Mさま(60代男性)は2週間前、首のコリが辛かったので、自分の指で首をぐいぐい押していたところ、ビキッと寝違えたような状態になってしまいました。

右後頭部の下辺り(髪の毛の生え際)が痛くなり、首をあまり動かせなくなってしまいました。

かなり強い痛みだったそうですが、少しずつ痛みは和らいでいき、2週間後に当院に来院されました。
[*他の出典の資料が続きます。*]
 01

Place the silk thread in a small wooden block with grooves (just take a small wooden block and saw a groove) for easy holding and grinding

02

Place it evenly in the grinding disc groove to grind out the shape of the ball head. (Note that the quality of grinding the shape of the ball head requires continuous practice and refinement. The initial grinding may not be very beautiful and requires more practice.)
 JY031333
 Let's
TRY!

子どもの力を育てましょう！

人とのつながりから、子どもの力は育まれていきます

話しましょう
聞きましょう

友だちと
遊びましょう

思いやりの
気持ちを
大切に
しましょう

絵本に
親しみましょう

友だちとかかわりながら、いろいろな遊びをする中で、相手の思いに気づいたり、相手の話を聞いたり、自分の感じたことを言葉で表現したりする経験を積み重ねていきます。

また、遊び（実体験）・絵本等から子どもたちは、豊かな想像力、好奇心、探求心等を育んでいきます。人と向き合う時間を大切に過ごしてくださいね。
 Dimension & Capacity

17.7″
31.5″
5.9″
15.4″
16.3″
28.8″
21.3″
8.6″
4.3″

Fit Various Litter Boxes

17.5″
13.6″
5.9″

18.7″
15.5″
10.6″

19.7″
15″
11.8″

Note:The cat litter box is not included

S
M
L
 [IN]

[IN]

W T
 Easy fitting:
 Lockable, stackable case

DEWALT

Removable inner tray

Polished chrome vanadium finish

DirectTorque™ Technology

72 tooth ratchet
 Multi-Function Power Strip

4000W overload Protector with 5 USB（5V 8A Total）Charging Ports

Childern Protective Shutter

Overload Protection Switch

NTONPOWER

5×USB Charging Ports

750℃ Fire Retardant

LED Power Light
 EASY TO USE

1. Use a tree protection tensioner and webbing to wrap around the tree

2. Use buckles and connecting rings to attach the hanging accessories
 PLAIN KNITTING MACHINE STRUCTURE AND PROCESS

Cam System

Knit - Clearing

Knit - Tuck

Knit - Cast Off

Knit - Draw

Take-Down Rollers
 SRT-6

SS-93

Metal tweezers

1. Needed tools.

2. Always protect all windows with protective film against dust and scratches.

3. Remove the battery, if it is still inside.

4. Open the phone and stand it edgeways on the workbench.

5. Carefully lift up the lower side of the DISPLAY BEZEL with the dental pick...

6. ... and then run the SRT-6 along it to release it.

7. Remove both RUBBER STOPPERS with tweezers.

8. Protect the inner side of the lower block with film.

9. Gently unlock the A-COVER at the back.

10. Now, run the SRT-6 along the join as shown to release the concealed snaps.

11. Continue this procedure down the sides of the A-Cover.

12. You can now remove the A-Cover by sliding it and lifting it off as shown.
ですが、まだ上を向く姿勢(髭剃りする姿勢)が特に痛いとのこと。

「今日はあまりここはほぐさない方がいいんですか?」とご相談受けました。

施術前に拝見し、「炎症がない」「セルフで指で押すくらいでは椎間板や骨を痛めることはない」この2つの理由で施術には特に問題ないと判断しました。

念のため、患部の施術は後回しにし、関連部位から緩めていき、最後に首が反らしやすくなるような施術をうつ伏せと仰向けで行いました。

施術後、腰かけた状態で首を自由に動かしていただくと、

「おっ全然痛くない、楽だ。なんだこんなにすぐに楽になるならもっと早く言えば良かった」

と喜んでいただけました。

そもそも人工寝違えになった理由は何でしょうか。2つあります。

 

1、力比べになってしまったため

本来は体がリラックスした状態でほぐすべきですが、セルフで強く押そうとする姿勢は、腕や指に力が入れば入るほどると同時に首や肩にも力が入ります。

そのため、リラックスとは真逆になり、結果首の筋肉が過緊張してしまいました。

2、指で関節を押しすぎたため頸椎が歪んだため

たまたま一つの頸椎に無理に加圧し続けたことにより、頸椎2番が人工的に歪んでしまいました。

 

今回の施術では、その点をすぐに見極めることができ、短時間で完全にリセットすることができました。

思わぬ形でしばらく痛みと付き合うことになったM様ですが、セルフマッサージは一定の効果もあります。

首は、背中や腰よりも当然ながら細いので、適度な圧でほぐす分には構いませんが、力むほどの圧は避けてください。

また、棒や尖っている道具などで押すと、それこそ骨や椎間板や筋肉を傷つけてしまうこともあるので、避けてください。

道具を使わない方がいい理由はもう一つあります。

そこだけ強い刺激になれ、強い刺激を求めエスカレートする可能性もあるからです。

やはり「部分ほぐし」よりも「体全体ほぐし」て、患部を緩めるのがベストです。

余談になりますが、そもそも寝違えが起きやすい方は、心身の疲労が強く、自律神経が乱れ、睡眠時にリラックスしきれていません。

首や肩のコリ云々よりも、自律神経の乱れている原因にアプローチした方が良いかもしれません。